WHAT YOU HAVE TO DO
Please transcribe, exactly and only, the lines of the records below from the one holding "common name: california ground squirrel" to the very end.
SOURCE RECORDS Block Start
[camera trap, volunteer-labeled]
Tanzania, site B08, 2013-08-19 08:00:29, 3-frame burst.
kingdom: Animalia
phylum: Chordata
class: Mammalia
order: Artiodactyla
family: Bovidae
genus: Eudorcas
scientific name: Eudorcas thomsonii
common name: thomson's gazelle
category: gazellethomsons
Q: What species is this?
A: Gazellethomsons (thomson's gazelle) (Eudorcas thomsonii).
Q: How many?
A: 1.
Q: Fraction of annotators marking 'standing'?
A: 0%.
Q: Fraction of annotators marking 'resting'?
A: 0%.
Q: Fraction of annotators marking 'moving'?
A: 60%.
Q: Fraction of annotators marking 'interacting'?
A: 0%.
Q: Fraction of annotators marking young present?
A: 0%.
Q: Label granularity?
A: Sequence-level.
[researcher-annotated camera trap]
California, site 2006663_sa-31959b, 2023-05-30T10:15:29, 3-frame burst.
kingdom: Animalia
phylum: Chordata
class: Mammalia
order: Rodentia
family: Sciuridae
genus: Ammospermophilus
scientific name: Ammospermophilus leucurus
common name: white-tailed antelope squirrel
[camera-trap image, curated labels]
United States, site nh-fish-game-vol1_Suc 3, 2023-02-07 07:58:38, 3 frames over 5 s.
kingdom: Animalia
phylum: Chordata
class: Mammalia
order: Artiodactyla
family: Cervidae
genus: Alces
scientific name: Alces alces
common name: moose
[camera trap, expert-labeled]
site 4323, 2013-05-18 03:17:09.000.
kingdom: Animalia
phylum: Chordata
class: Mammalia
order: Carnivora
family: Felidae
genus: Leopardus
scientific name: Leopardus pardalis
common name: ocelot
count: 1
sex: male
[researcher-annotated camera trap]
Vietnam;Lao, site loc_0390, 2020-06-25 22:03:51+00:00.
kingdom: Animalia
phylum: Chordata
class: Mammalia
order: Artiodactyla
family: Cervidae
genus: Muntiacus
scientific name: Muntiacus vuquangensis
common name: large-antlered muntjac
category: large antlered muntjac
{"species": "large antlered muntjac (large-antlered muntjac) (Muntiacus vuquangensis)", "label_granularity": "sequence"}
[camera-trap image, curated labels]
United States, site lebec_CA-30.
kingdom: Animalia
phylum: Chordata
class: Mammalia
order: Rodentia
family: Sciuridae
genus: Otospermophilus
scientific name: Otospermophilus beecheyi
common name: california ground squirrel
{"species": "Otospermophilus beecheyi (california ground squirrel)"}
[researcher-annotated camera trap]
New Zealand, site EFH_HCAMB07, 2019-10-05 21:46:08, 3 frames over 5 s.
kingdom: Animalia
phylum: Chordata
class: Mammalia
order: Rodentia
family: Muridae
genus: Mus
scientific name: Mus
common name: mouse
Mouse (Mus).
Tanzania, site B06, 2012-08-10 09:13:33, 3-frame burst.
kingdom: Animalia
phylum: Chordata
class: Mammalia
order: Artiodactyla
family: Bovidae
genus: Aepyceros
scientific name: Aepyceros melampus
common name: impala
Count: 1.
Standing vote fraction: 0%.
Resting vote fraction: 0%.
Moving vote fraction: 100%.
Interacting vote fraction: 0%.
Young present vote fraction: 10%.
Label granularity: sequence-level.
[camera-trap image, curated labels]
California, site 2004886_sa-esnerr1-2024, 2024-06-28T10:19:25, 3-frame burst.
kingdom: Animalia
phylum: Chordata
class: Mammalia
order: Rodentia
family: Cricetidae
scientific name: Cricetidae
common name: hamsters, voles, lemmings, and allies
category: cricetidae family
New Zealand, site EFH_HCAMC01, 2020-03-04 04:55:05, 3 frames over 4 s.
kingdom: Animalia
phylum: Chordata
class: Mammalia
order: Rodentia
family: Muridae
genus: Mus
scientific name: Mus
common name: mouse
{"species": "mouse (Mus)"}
SOURCE RECORDS Block End
TASK RESULT
common name: california ground squirrel
{"species": "Otospermophilus beecheyi (california ground squirrel)"}
[researcher-annotated camera trap]
New Zealand, site EFH_HCAMB07, 2019-10-05 21:46:08, 3 frames over 5 s.
kingdom: Animalia
phylum: Chordata
class: Mammalia
order: Rodentia
family: Muridae
genus: Mus
scientific name: Mus
common name: mouse
Mouse (Mus).
Tanzania, site B06, 2012-08-10 09:13:33, 3-frame burst.
kingdom: Animalia
phylum: Chordata
class: Mammalia
order: Artiodactyla
family: Bovidae
genus: Aepyceros
scientific name: Aepyceros melampus
common name: impala
Count: 1.
Standing vote fraction: 0%.
Resting vote fraction: 0%.
Moving vote fraction: 100%.
Interacting vote fraction: 0%.
Young present vote fraction: 10%.
Label granularity: sequence-level.
[camera-trap image, curated labels]
California, site 2004886_sa-esnerr1-2024, 2024-06-28T10:19:25, 3-frame burst.
kingdom: Animalia
phylum: Chordata
class: Mammalia
order: Rodentia
family: Cricetidae
scientific name: Cricetidae
common name: hamsters, voles, lemmings, and allies
category: cricetidae family
New Zealand, site EFH_HCAMC01, 2020-03-04 04:55:05, 3 frames over 4 s.
kingdom: Animalia
phylum: Chordata
class: Mammalia
order: Rodentia
family: Muridae
genus: Mus
scientific name: Mus
common name: mouse
{"species": "mouse (Mus)"}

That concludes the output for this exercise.